The ROI of Benchmarking Return on Investment (ROI) is one of the most common and important measures of financial performance in the business world. It is the ultimate measure of success for any business. Most companies, business units, and departments track ROI on an ongoing basis, and use this metric not only to make intelligent business decisions, but to justify their very existence.

Like any good business decision, benchmarking should be undertaken with the expectation that it will produce a positive ROI. Thankfully, it is relatively easy to make the business case for benchmarking, and as a veteran of more than 4,000 IT service and support benchmarks, I have plenty of data to back that claim up. The ROI of benchmarking includes both hard benefits, such as cost savings and improved user productivity, as well as soft benefits such as improved customer satisfaction.. Learn MorePlace article copy here. Be sure to make the articles short and concise as people tend not to read much more than a couple of paragraphs.

The ROI of Benchmarking

The ROI of Benchmarking Return on Investment (ROI) is one of the most common and important measures of financial performance in the business world. It is the ultimate measure of success for any business. Most companies, business units, and departments track ROI on an ongoing basis, and use this metric not only to make intelligent business decisions, but to justify their very existence.
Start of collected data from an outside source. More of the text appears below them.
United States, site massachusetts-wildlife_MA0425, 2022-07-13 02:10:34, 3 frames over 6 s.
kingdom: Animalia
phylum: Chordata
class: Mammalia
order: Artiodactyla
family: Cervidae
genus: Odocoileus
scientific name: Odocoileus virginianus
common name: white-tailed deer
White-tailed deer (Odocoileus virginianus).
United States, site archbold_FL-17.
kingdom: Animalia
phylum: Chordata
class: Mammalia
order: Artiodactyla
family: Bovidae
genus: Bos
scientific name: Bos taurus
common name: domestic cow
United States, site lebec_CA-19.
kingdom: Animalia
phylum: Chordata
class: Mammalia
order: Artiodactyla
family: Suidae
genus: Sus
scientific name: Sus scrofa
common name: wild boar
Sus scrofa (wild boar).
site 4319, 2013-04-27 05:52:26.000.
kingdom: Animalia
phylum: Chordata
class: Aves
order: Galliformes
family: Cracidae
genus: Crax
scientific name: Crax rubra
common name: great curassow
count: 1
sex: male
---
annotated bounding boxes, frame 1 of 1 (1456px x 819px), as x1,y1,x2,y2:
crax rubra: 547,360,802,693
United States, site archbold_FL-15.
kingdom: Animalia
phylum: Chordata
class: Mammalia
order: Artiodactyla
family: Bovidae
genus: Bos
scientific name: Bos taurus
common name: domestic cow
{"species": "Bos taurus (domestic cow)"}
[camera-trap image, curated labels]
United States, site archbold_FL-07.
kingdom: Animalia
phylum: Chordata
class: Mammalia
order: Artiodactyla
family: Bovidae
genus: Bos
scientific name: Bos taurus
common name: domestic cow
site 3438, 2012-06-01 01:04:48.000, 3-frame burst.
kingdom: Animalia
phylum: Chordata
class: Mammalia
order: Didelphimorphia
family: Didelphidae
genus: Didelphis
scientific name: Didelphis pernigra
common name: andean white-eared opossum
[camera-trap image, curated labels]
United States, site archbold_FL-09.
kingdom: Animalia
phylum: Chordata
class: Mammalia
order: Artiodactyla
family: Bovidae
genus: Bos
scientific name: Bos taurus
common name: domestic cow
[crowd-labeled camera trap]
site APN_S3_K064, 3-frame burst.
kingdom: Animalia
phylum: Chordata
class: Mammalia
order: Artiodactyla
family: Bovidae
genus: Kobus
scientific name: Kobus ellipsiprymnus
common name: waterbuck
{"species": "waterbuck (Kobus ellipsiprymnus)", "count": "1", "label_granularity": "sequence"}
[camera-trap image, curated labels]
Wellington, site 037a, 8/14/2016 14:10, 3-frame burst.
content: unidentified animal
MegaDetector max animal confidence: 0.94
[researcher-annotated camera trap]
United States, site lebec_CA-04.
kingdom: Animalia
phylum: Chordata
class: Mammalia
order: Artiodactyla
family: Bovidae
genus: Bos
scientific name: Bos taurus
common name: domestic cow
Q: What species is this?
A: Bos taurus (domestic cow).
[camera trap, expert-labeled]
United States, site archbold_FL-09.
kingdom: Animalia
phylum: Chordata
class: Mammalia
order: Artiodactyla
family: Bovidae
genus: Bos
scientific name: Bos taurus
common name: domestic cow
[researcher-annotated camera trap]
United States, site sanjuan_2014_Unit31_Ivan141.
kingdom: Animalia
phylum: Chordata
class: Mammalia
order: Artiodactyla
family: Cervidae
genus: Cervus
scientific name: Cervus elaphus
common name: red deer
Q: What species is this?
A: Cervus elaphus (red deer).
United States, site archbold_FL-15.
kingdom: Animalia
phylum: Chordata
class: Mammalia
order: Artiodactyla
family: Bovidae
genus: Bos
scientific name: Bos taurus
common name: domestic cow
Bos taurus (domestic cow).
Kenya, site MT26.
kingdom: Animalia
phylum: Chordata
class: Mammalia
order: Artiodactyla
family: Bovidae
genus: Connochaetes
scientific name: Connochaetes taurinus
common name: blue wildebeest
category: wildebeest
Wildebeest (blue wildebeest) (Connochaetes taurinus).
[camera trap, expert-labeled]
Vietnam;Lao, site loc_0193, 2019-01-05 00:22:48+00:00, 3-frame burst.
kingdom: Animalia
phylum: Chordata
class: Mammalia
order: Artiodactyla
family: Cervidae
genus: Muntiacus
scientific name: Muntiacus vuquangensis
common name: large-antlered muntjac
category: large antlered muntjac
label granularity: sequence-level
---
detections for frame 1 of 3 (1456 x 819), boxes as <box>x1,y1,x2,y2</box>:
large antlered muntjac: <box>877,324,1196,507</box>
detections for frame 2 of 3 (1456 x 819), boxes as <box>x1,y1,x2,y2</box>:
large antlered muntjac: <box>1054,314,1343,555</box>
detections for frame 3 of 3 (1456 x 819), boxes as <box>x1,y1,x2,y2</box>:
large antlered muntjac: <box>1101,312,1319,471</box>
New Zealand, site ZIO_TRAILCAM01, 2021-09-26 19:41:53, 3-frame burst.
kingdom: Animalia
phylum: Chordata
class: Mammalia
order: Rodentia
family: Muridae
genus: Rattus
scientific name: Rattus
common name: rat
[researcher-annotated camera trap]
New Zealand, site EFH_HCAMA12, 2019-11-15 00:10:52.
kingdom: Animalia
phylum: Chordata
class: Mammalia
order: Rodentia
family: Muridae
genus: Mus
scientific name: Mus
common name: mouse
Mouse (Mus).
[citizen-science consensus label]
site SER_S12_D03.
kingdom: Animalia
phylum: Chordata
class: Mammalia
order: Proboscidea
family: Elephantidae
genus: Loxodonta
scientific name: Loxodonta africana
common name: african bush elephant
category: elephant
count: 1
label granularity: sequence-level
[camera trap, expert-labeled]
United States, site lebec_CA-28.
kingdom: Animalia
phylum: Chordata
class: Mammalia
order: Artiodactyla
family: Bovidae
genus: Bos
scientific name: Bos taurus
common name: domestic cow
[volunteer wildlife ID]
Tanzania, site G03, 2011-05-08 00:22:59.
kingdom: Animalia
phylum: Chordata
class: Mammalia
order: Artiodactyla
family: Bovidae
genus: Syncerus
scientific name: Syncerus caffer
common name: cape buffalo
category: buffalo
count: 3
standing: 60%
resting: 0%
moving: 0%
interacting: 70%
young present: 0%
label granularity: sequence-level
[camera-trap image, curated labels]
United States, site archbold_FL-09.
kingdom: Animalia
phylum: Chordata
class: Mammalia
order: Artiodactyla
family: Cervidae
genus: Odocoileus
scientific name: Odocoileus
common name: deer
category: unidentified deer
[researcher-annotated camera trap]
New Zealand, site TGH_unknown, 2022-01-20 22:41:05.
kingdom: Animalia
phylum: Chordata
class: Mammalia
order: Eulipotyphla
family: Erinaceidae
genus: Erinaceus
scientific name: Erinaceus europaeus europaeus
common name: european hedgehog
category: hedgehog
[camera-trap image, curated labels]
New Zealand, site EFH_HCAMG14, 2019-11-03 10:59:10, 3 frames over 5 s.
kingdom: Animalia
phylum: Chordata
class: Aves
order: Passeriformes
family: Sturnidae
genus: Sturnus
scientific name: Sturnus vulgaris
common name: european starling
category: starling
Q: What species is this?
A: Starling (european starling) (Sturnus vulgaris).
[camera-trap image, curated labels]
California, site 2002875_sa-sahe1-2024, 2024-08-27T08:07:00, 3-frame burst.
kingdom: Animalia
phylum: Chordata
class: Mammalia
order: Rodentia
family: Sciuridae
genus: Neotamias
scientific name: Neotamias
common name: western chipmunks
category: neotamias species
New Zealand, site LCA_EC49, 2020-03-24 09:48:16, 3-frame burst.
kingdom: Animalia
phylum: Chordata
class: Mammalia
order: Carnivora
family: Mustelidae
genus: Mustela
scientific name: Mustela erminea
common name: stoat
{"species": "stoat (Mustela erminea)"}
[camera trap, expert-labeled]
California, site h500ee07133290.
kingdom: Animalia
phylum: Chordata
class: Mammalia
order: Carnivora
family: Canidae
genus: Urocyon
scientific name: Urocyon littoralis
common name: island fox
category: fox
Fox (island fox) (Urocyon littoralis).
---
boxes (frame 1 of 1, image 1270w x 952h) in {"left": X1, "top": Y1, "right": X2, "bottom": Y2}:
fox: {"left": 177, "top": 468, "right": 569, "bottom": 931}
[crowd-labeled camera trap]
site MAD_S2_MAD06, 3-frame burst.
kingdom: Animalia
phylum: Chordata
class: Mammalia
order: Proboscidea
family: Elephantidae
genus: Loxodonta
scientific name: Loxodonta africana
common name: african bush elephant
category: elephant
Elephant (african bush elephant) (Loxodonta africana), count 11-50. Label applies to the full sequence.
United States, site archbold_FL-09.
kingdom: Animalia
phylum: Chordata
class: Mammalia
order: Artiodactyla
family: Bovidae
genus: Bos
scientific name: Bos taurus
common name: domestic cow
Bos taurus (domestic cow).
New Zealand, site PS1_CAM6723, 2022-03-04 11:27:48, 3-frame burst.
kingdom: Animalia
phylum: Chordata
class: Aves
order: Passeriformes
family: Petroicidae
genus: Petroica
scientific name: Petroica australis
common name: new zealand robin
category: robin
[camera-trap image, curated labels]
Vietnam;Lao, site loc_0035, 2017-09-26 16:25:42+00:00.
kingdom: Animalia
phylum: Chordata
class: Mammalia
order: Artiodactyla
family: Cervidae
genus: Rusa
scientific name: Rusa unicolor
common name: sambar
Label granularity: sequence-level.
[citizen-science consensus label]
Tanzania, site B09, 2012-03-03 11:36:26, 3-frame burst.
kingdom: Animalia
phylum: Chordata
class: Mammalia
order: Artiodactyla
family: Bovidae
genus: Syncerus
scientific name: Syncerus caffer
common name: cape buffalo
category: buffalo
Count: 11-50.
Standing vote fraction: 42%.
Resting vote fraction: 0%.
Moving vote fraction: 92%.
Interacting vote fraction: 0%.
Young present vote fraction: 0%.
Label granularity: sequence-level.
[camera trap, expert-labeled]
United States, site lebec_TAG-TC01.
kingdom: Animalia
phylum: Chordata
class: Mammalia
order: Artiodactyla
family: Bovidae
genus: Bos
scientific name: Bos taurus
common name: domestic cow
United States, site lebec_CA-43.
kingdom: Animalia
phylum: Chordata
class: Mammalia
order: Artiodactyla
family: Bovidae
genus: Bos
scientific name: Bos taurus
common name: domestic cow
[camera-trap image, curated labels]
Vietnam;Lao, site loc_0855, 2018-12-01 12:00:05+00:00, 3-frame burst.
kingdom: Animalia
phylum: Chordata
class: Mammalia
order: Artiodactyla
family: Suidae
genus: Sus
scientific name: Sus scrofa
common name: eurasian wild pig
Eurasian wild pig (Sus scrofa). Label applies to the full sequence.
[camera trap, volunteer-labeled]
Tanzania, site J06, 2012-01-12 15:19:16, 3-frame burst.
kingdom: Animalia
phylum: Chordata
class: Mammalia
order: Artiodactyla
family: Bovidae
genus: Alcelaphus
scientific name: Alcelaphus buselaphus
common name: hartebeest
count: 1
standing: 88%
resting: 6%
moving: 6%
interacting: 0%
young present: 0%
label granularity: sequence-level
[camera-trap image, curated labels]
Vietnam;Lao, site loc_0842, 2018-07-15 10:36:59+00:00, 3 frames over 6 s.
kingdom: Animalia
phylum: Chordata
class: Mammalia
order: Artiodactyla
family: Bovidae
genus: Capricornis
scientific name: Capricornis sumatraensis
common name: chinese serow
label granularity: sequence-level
Like any good business decision, benchmarking should be undertaken with the expectation that it will produce a positive ROI. Thankfully, it is relatively easy to make the business case for benchmarking, and as a veteran of more than 4,000 IT service and support benchmarks, I have plenty of data to back that claim up. The ROI of benchmarking includes both hard benefits, such as cost savings and improved user productivity, as well as soft benefits such as improved customer satisfaction.